### PROBLEM DETAILS
Reproduce word for word everything in the entries below, from the line containing "In this visual, is" down to the end of the entries.

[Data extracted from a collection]
★ ★ ★ ★ ★
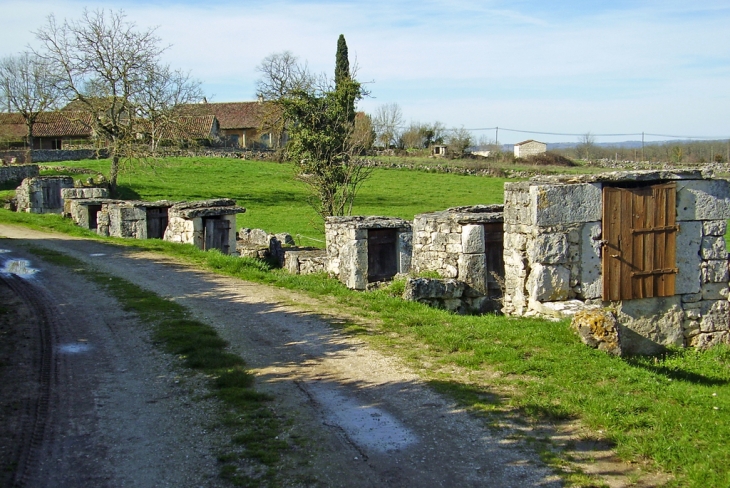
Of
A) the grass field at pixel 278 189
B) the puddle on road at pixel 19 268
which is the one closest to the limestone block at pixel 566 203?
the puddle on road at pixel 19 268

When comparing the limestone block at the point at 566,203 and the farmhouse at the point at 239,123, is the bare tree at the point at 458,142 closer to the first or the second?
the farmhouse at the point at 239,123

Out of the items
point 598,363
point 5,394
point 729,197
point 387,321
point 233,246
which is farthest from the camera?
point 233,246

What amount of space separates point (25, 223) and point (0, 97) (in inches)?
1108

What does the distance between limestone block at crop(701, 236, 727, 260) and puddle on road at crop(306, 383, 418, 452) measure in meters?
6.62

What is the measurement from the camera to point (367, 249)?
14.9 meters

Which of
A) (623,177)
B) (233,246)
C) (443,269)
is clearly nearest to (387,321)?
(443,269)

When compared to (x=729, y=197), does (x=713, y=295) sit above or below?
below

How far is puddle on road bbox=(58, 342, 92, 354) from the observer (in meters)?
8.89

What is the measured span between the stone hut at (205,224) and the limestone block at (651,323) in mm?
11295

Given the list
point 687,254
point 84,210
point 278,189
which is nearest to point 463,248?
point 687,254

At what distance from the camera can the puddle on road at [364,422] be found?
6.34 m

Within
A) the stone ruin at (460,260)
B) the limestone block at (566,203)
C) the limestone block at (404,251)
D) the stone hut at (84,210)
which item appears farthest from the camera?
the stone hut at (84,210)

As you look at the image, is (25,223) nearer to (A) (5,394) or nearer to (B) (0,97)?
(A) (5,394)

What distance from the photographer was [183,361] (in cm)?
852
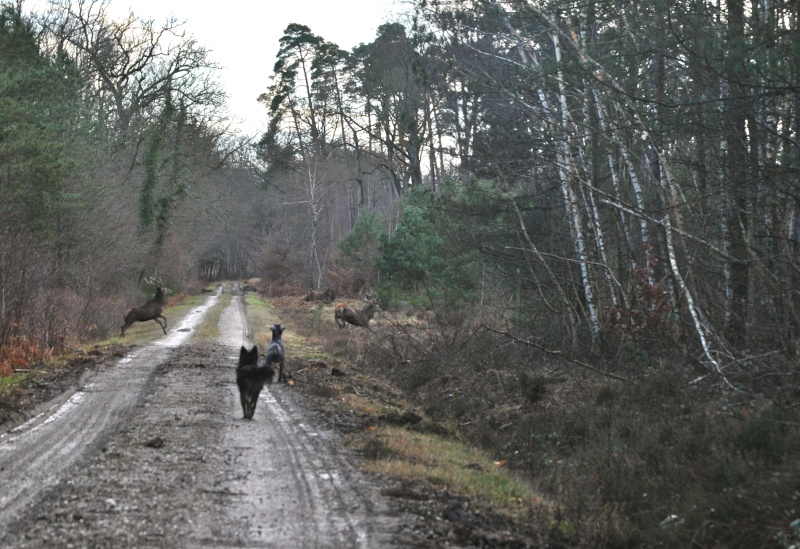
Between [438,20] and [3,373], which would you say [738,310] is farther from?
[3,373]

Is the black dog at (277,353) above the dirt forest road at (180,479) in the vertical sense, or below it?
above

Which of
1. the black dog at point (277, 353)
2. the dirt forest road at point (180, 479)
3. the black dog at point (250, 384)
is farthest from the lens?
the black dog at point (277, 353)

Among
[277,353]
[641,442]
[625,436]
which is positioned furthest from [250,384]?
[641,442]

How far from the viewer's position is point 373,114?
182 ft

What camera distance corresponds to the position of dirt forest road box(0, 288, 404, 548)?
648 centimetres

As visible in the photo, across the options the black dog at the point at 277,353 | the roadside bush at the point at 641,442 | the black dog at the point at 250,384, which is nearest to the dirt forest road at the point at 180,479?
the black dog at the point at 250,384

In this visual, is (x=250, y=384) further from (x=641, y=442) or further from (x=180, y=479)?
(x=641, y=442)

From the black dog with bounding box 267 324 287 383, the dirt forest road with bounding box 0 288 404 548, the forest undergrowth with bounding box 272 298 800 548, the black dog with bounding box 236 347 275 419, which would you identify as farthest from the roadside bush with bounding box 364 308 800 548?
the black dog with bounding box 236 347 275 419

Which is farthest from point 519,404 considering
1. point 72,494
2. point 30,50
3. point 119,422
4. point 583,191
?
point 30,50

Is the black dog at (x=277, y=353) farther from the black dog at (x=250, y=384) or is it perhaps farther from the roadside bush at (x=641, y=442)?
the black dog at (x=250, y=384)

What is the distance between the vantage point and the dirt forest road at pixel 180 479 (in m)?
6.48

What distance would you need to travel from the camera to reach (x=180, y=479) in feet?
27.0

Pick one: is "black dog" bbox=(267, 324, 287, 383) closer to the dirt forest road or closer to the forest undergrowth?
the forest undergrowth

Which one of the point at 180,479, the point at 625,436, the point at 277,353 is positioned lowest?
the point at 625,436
★ ★ ★ ★ ★
### COMPLETED TASK
In this visual, is (x=250, y=384) further from (x=641, y=442) or further from (x=180, y=479)?
(x=641, y=442)

From the black dog with bounding box 267 324 287 383, the dirt forest road with bounding box 0 288 404 548, the forest undergrowth with bounding box 272 298 800 548, the black dog with bounding box 236 347 275 419, which would you identify as farthest from the roadside bush with bounding box 364 308 800 548?
the black dog with bounding box 236 347 275 419

Which is farthest from point 519,404 considering
1. point 72,494
2. point 30,50
3. point 119,422
4. point 583,191
?
point 30,50

Is the black dog at (x=277, y=353) farther from the black dog at (x=250, y=384) or is it perhaps farther from the roadside bush at (x=641, y=442)?
the black dog at (x=250, y=384)

What is the distance between the vantage point and the dirt forest road at pixel 180 479 (in m)?
6.48

What distance would you need to travel from the camera to reach (x=180, y=479) in feet?
27.0

Pick one: is "black dog" bbox=(267, 324, 287, 383) closer to the dirt forest road or closer to the forest undergrowth?
the forest undergrowth

Which one of the point at 180,479, the point at 625,436, the point at 277,353 is positioned lowest?
the point at 625,436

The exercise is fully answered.